Agent pre-review job per PR:
- Parse diff + tests + pipeline specs.
- Emit a small behavior-delta file, e.g. review/behavior_delta.md with sections:
  - Contracts changed (CLI flags, I/O schemas, exit codes).
  - Invariants touched (money, auth, data integrity, idempotency).
  - Hot paths touched (endpoints/CLIs tagged hot_path).
  - Side-effects (writes, external calls, cron jobs).
  - New failure modes and mitigations (retries, timeouts, fallbacks).
- Attach pointers into the actual diff for each bullet.
Seniors review flow:
- Start with behavior-delta file + failing/changed tests.
- Drill into linked hunks only where:
  - contract change looks too broad
  - invariant is weakened
  - hot path adds latency or complexity
  - side-effect scope is unclear

Lane routing tuned to behavior

Tag PRs (by agent + heuristics) into lanes:
- contract_touch: CLI/JSON schema/DB or API surface.
- invariant_touch: tagged domain rules, auth, limits.
- hot_path: known perf-sensitive commands/endpoints.
- verification_only: tests, scripts, harness changes.
- glue_low_risk: local script/stitching changes.
Lane → checklist examples (short, in PR template):
- contract_touch checklist:
  - Have all callers been enumerated?
  - Are versioning or shims provided?
  - Are golden I/O fixtures updated?
- invariant_touch checklist:
  - What was the old invariant? New one?
  - Which tests assert the new rule?
  - Rollback/feature flag path?
- hot_path checklist:
  - Estimate added calls/complexity.
  - Perf test or trace attached?
Harness enforces:
- Lane must be present; agent proposes, human can override.
- Required checklist boxes must be answered (by agent first, then edited by human).
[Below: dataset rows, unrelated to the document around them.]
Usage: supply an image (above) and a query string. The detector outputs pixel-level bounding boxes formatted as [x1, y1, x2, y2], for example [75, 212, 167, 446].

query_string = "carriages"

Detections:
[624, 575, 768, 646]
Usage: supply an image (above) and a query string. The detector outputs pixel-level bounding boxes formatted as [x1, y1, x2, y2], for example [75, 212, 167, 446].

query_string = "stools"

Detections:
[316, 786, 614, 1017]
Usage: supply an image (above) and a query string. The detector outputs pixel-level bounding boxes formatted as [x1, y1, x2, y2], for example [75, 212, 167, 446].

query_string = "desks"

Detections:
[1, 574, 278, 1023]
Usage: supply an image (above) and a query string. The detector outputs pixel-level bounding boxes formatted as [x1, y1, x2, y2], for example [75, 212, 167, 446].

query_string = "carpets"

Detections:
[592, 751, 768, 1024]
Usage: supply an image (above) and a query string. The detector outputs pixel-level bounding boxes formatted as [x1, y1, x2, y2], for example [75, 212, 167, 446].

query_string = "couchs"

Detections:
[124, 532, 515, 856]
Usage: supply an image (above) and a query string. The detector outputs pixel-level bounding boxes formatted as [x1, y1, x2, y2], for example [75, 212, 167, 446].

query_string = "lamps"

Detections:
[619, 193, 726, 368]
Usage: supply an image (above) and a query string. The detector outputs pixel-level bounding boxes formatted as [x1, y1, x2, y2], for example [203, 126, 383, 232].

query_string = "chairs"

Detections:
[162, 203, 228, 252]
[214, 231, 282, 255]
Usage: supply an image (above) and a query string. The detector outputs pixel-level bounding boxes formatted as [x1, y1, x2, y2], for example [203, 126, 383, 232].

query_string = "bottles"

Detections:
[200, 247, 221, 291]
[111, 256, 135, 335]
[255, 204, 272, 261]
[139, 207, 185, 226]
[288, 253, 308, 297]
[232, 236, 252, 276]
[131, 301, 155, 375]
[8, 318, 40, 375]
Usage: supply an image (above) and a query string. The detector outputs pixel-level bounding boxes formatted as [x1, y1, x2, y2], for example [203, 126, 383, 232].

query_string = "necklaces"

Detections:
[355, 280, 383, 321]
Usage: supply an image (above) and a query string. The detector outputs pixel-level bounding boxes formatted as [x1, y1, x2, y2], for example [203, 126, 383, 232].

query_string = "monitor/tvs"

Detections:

Pre-review agents and diff ergonomics

Agent roles per PR:
- Summarizer: produce behavior-delta file.
- Contract mapper: list impacted commands/flags/APIs and call sites.
- Risk explainer: fill lane checklist with first pass answers.
CLI substrate hooks:
- review snapshot command runs flows before/after change, capturing:
  - CLI help output
  - sample command runs (inputs/outputs)
  - timing for tagged hot paths
- Agent uses snapshot to:
  - attach concrete before/after examples
  - flag non-obvious changes in defaults, logging, or error text

Guardrails so abstraction doesn’t hide edge cases

Guardrail 1: Summaries must be backed by artifacts
- Any bullet in behavior-delta must link to at least one of:
  - code hunk
  - test name
  - snapshot run
- Harness rejects behavior-delta sections with no backing links.
Guardrail 2: Edge-case tripwires
- Maintain a short list of risk tags on files/dirs/tests:
  - money_path, auth_boundary, idempotency, gdpr, data_migration.
- If diff touches tagged areas:
  - require human to read those exact hunks (UI jumps there)
  - forbid “summary-only” approval; checkbox: “read all money_path hunks”.
Guardrail 3: Negative diff views
- Auto-generate:
  - list of removed checks/guards/logs
  - removed or relaxed conditions around invariants
- Seniors must explicitly acknowledge each removed guard in high-risk lanes.
Guardrail 4: Uncertainty surfacing
- Agent marks low-confidence areas:
  - heuristics: complex conditionals; large shell pipelines; regex-heavy scripts; cache or concurrency changes.
- These get a "read raw diff" badge; behavior abstraction is advisory only.
Guardrail 5: Random raw-diff sampling
- For a fixed % of PRs per week (or per engineer), harness forces a standard raw-diff review slice to:
  - detect systematic blind spots in summaries
  - keep reviewers calibrated
Guardrail 6: Incident feedback loop
- When an incident is traced to a missed edge case:
  - note which lane, tags, and checklist were in play
  - add a tiny pattern rule (e.g. any rm -rf, DROP TABLE, eval usage → mandatory raw diff + second review)

How this changes senior work

Seniors mainly:
- read behavior-delta files
- inspect tagged risk hunks and removed guards
- tighten or relax lane rules and checklists over time
They rarely:
- scan whole pipelines for style
- hand-construct behavior summaries

This keeps the review bottleneck centered on behavior and contracts while the harness and agents keep a tight link to raw diffs, tests, and risk tags, so edge cases remain visible where they matter most.